Write out each record again exactly as it stands.

* **Dataset rows**
===============

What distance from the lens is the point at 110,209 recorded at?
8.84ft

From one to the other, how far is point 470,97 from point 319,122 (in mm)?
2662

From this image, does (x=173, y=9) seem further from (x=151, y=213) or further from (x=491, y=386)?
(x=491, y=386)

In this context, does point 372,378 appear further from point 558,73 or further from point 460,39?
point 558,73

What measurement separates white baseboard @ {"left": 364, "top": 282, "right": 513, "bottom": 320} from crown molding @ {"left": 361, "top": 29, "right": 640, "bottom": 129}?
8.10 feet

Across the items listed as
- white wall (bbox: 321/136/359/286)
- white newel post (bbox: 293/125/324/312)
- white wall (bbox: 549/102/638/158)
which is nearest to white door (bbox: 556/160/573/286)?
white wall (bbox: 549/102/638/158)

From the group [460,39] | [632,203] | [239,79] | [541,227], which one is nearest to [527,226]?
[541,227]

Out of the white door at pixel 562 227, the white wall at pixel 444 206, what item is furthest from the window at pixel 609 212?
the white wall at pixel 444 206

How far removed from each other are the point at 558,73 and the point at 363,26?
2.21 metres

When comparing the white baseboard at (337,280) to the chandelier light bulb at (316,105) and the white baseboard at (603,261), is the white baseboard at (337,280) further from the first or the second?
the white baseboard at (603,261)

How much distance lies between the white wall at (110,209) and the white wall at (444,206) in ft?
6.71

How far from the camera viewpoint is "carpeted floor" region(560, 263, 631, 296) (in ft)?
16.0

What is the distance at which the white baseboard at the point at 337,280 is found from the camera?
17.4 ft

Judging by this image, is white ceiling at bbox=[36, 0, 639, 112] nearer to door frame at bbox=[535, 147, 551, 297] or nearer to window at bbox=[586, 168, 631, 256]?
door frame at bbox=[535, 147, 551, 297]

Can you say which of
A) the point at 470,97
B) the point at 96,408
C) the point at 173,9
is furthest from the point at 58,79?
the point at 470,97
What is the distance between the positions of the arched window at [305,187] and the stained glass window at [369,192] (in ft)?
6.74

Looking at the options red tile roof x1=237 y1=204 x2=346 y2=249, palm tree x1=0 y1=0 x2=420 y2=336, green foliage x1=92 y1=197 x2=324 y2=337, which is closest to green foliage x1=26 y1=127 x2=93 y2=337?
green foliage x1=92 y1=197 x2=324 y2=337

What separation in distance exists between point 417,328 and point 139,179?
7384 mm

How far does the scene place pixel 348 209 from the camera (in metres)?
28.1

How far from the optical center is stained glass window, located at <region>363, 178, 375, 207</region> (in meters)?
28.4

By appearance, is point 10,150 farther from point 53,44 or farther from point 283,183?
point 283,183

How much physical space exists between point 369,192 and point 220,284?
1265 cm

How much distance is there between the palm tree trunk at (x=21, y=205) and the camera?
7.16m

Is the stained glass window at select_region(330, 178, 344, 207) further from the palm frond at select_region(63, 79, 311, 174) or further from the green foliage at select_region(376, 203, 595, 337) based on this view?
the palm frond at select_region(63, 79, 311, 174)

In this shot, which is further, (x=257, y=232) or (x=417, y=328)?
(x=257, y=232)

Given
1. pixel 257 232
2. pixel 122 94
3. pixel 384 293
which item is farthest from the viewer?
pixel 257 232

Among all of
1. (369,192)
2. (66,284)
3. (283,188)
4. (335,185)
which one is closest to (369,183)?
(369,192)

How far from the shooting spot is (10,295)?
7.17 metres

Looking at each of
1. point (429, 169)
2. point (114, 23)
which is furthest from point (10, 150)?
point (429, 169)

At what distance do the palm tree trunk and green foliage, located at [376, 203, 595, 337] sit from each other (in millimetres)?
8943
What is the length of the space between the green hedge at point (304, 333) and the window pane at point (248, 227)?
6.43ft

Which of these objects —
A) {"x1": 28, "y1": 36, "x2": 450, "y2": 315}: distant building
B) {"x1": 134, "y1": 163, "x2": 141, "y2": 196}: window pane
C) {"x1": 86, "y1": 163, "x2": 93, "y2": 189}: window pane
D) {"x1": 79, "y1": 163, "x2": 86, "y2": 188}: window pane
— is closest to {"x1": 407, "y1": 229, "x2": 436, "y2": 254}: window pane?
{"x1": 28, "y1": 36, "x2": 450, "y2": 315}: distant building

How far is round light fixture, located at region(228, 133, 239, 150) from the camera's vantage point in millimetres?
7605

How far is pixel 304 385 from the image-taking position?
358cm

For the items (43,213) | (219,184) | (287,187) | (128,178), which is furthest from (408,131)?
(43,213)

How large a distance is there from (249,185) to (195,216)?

===============

* **Response to this exercise**
What distance from the lens is the point at 110,209 recorded at?
8.84ft

From one to the other, how far is point 470,97 from point 319,122 (in mm)?
2662

From this image, does (x=173, y=9) seem further from (x=151, y=213) or further from (x=491, y=386)?
(x=491, y=386)

In this context, does point 372,378 appear further from point 558,73 or further from point 460,39?
point 558,73

What measurement separates white baseboard @ {"left": 364, "top": 282, "right": 513, "bottom": 320} from crown molding @ {"left": 361, "top": 29, "right": 640, "bottom": 129}?
8.10 feet

Across the items listed as
- white wall (bbox: 321/136/359/286)
- white newel post (bbox: 293/125/324/312)
- white wall (bbox: 549/102/638/158)
which is nearest to white door (bbox: 556/160/573/286)?
white wall (bbox: 549/102/638/158)

From the group [460,39] | [632,203] | [239,79] | [541,227], which one is nearest to [527,226]?
[541,227]

Out of the white door at pixel 562 227, the white wall at pixel 444 206, what item is furthest from the window at pixel 609 212?
the white wall at pixel 444 206

How far removed from each other are the point at 558,73 and the point at 363,26?
2.21 metres

When comparing the white baseboard at (337,280) to the chandelier light bulb at (316,105) and the white baseboard at (603,261), is the white baseboard at (337,280) further from the first or the second?
the white baseboard at (603,261)

How much distance lies between the white wall at (110,209) and the white wall at (444,206) in ft?
6.71

How far from the camera viewpoint is "carpeted floor" region(560, 263, 631, 296) (in ft)?
16.0

What is the distance at which the white baseboard at the point at 337,280 is found from the camera?
17.4 ft

Judging by this image, is white ceiling at bbox=[36, 0, 639, 112] nearer to door frame at bbox=[535, 147, 551, 297] or nearer to window at bbox=[586, 168, 631, 256]?
door frame at bbox=[535, 147, 551, 297]

Can you say which of
A) the point at 470,97
B) the point at 96,408
C) the point at 173,9
is furthest from the point at 58,79?
the point at 470,97
What is the distance between the positions of the arched window at [305,187] and the stained glass window at [369,192] (in ft)?
6.74

Looking at the options red tile roof x1=237 y1=204 x2=346 y2=249, palm tree x1=0 y1=0 x2=420 y2=336, green foliage x1=92 y1=197 x2=324 y2=337, which is closest to green foliage x1=26 y1=127 x2=93 y2=337?
green foliage x1=92 y1=197 x2=324 y2=337

What separation in distance exists between point 417,328 and point 139,179?
7384 mm

How far does the scene place pixel 348 209 from the camera (in metres)?
28.1

How far from the optical center is stained glass window, located at <region>363, 178, 375, 207</region> (in meters)?
28.4

By appearance, is point 10,150 farther from point 53,44 or farther from point 283,183?
point 283,183

How much physical space exists between point 369,192 and point 220,284?
1265 cm

How much distance is there between the palm tree trunk at (x=21, y=205) and the camera?
7.16m

Is the stained glass window at select_region(330, 178, 344, 207) further from the palm frond at select_region(63, 79, 311, 174) or further from the green foliage at select_region(376, 203, 595, 337) based on this view?
the palm frond at select_region(63, 79, 311, 174)

In this shot, which is further, (x=257, y=232) or (x=417, y=328)?
(x=257, y=232)

Given
1. pixel 257 232
2. pixel 122 94
3. pixel 384 293
which item is farthest from the viewer?
pixel 257 232

Among all of
1. (369,192)
2. (66,284)
3. (283,188)
4. (335,185)
which one is closest to (369,183)?
(369,192)

How far from the shooting spot is (10,295)?
7.17 metres

Looking at each of
1. point (429, 169)
2. point (114, 23)
which is furthest from point (10, 150)?
point (429, 169)

At what distance do the palm tree trunk and green foliage, located at [376, 203, 595, 337] sit from each other (in millimetres)?
8943
What is the length of the space between the green hedge at point (304, 333) and the window pane at point (248, 227)?
6.43ft

Which of these objects —
A) {"x1": 28, "y1": 36, "x2": 450, "y2": 315}: distant building
B) {"x1": 134, "y1": 163, "x2": 141, "y2": 196}: window pane
C) {"x1": 86, "y1": 163, "x2": 93, "y2": 189}: window pane
D) {"x1": 79, "y1": 163, "x2": 86, "y2": 188}: window pane
— is closest to {"x1": 407, "y1": 229, "x2": 436, "y2": 254}: window pane?
{"x1": 28, "y1": 36, "x2": 450, "y2": 315}: distant building

How far is round light fixture, located at region(228, 133, 239, 150) from the camera's vantage point in millimetres?
7605

How far is pixel 304 385 from the image-taking position?
358cm

For the items (43,213) | (219,184) | (287,187) | (128,178), which is furthest from (408,131)?
(43,213)

How large a distance is there from (249,185) to (195,216)?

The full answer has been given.